Nagel’s work has been published in prestigious journals including Acta Mathematica, the Annals of Mathematics and Inventiones Mathematicae.

He is one of the top teachers in the Department of Mathematics and has supervised 18 students who have completed their Ph.D. with him and currently works with three students. He introduced the now well-established and highly successful Honors Calculus sequence. In 2004, he received the Distinguished Teaching Award of the Wisconsin Section of the Mathematical Association of America.

“Professor Alexander Nagel has excelled in all aspects of our profession, research, teaching and service,” Yang writes. “In view of his pioneering research contributions, and his dedication and loyalty to the University of Wisconsin, he is an outstanding candidate for a Hilldale Award.”

John Witte, professor of political science

With a UW career spanning more than three decades, John Witte started as an assistant professor in 1977 and became a full professor in 1989. Witte works as a professor in the Political Science Department, the Robert M. La Follette School of Public Affairs and has an appointment as professor in the Department of Educational Leadership and Policy Analysis in the School of Education.

Through research, service and teaching, Witte has compiled a tremendously productive and distinguished record which includes numerous publications.

He has authored or co-authored eight books or monographs, with three single-authored monographs in top-ranked university presses. In addition he has published over 70 articles and book chapters. Witte has been a visiting distinguished professor in England, Australia, New Zealand, Taiwan, Portugal, Hungary, Poland and Romania.

Since writing a very successful book on industrial democracy that was in print for 20 years, Witte has been engaged in the research on tax policy and education policy. His book “The Politics and Development of the Federal Income Tax” was published in 1985. The next year it was the subject of plenary symposium at the National Tax Association.

In 1984, he was appointed executive director of the Study Commission on the Quality of Education in the Milwaukee Metropolitan Schools by Gov.
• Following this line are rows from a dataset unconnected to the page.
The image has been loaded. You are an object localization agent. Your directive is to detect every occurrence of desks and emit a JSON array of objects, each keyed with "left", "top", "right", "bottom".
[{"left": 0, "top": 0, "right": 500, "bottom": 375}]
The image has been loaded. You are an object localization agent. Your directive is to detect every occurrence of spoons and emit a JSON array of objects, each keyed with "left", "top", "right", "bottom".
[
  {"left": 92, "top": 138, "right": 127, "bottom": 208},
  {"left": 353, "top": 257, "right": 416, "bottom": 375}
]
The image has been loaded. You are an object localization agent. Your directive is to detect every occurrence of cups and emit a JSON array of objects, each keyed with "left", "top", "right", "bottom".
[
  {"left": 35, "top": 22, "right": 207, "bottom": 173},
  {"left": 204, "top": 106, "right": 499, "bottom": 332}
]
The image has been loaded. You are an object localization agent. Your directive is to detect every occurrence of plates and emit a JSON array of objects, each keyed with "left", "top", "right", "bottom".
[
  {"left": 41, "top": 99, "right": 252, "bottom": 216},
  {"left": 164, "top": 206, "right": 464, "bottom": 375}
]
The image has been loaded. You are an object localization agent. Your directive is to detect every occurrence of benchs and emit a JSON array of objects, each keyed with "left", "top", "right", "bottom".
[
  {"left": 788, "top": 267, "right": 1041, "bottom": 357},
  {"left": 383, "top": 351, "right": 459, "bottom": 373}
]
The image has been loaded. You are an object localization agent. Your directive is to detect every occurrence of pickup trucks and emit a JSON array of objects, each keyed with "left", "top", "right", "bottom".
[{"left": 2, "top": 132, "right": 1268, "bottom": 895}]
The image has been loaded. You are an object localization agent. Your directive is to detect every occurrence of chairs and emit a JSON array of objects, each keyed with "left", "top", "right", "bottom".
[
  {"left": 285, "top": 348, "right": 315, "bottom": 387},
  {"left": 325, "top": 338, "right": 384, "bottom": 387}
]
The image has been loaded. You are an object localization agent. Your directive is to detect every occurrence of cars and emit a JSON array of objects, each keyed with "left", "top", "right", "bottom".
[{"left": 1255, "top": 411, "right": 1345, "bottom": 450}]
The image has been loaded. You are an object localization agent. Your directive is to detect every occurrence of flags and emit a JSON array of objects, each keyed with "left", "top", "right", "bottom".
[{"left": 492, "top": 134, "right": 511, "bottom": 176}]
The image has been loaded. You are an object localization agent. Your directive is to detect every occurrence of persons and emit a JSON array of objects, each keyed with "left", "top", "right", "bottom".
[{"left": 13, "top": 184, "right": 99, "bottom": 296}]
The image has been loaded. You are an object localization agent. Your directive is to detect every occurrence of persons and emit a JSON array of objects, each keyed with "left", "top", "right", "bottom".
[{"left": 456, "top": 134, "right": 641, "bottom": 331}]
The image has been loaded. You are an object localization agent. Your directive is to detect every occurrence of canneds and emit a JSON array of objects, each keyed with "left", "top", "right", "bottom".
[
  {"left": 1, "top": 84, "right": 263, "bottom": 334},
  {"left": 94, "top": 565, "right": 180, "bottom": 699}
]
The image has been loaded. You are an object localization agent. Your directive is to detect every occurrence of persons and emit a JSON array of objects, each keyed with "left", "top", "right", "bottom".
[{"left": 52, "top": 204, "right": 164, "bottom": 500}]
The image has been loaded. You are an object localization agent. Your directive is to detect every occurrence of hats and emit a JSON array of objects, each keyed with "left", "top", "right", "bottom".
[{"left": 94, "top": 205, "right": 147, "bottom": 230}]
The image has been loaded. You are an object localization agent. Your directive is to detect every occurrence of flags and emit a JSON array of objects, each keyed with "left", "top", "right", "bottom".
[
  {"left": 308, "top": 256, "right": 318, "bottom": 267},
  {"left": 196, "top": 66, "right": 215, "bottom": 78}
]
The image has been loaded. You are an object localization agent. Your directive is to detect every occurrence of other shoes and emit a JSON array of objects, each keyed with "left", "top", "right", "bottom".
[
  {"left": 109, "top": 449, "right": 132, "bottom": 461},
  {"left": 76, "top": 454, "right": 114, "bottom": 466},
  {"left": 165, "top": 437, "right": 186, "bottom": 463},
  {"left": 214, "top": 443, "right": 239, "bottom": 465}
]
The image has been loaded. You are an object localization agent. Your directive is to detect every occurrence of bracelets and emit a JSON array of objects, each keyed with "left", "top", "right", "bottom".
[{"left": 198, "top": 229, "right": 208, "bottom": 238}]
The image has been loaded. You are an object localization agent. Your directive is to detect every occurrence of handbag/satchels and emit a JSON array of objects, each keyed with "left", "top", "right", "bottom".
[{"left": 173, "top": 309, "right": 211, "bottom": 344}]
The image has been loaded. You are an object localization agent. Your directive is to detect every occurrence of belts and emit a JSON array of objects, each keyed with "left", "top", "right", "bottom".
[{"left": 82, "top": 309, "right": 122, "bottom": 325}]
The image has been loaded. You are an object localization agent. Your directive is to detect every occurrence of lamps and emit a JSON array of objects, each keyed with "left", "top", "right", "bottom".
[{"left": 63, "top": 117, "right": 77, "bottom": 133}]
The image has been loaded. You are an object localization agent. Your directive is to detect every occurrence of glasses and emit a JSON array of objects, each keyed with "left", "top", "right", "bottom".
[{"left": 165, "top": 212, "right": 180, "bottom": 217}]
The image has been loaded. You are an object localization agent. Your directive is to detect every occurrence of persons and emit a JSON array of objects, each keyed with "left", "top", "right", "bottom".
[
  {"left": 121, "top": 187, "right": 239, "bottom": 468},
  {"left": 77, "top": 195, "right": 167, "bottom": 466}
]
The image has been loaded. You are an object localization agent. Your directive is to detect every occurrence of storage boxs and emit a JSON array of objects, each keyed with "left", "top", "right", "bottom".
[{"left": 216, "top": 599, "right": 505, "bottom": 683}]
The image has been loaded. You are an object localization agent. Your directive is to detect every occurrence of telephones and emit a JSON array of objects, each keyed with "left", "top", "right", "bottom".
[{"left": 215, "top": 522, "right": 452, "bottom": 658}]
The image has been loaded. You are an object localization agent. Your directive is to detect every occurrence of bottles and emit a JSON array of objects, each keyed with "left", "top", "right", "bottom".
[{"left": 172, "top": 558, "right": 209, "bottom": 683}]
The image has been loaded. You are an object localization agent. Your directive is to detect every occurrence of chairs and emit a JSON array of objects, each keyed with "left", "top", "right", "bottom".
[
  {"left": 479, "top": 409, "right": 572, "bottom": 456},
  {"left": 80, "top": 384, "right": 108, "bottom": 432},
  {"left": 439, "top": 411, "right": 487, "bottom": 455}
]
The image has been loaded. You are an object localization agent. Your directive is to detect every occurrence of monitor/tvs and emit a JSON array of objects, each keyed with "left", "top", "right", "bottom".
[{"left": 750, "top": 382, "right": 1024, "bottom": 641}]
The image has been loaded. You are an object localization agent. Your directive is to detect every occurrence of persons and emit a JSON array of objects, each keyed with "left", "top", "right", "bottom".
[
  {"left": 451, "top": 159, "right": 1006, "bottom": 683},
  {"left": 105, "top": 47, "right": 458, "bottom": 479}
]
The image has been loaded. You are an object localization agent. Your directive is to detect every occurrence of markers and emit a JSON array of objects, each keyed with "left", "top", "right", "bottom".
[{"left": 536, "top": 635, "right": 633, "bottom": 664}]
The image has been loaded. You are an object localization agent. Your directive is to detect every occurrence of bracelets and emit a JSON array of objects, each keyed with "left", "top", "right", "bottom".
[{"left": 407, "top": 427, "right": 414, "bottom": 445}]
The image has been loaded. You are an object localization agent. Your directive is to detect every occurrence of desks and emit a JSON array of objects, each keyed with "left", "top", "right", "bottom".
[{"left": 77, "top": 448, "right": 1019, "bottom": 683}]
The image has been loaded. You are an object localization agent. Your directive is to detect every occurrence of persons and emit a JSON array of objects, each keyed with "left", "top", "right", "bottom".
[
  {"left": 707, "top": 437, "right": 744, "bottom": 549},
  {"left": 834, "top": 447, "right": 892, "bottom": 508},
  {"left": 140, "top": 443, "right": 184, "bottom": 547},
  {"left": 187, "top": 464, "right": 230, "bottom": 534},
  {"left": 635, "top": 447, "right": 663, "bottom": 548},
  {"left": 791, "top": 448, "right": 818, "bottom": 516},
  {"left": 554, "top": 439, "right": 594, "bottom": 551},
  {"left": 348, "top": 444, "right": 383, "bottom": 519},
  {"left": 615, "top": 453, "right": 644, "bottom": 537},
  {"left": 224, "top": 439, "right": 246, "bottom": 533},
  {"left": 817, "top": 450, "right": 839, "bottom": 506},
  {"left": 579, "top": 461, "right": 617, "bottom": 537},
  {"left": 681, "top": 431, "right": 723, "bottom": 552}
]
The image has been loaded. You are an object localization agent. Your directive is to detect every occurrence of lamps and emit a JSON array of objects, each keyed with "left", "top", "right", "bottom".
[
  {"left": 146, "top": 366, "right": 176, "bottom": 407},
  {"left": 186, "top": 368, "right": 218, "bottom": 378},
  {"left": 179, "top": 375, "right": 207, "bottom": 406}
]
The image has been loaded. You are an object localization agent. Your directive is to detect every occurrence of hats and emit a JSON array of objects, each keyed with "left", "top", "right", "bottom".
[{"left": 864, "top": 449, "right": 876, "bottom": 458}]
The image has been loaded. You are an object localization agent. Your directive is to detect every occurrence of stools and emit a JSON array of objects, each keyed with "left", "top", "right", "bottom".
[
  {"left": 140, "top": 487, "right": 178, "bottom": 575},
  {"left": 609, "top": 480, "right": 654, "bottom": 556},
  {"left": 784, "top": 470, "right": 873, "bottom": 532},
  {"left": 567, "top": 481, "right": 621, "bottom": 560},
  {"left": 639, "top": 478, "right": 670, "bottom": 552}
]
Tony Earl. That commission set off a series of reforms and studies in the Milwaukee Public Schools. In 1988, Witte was a co-organizer of the first serious scholarly effort to study educational choice which resulted in the first papers written on charter schools and open enrollment as well as a serious analysis of the idea of educational vouchers.

He is currently one of the principal investigators in a five-year study of a voucher program in Milwaukee that enrolls more than 22,000 students. Witte is also the state evaluator of charter schools in Wisconsin through 2014 as appointed by the Department of Public Instruction.

“Professor John Witte is a marvel,” writes John Coleman, professor of political science and department chair. “He is a prolific, cutting-edge interdisciplinary scholar who is internationally acclaimed. He has extraordinary intellectual breadth, has had a broad and distinguished career at the University of Wisconsin–Madison and is currently at the peak of research activity.”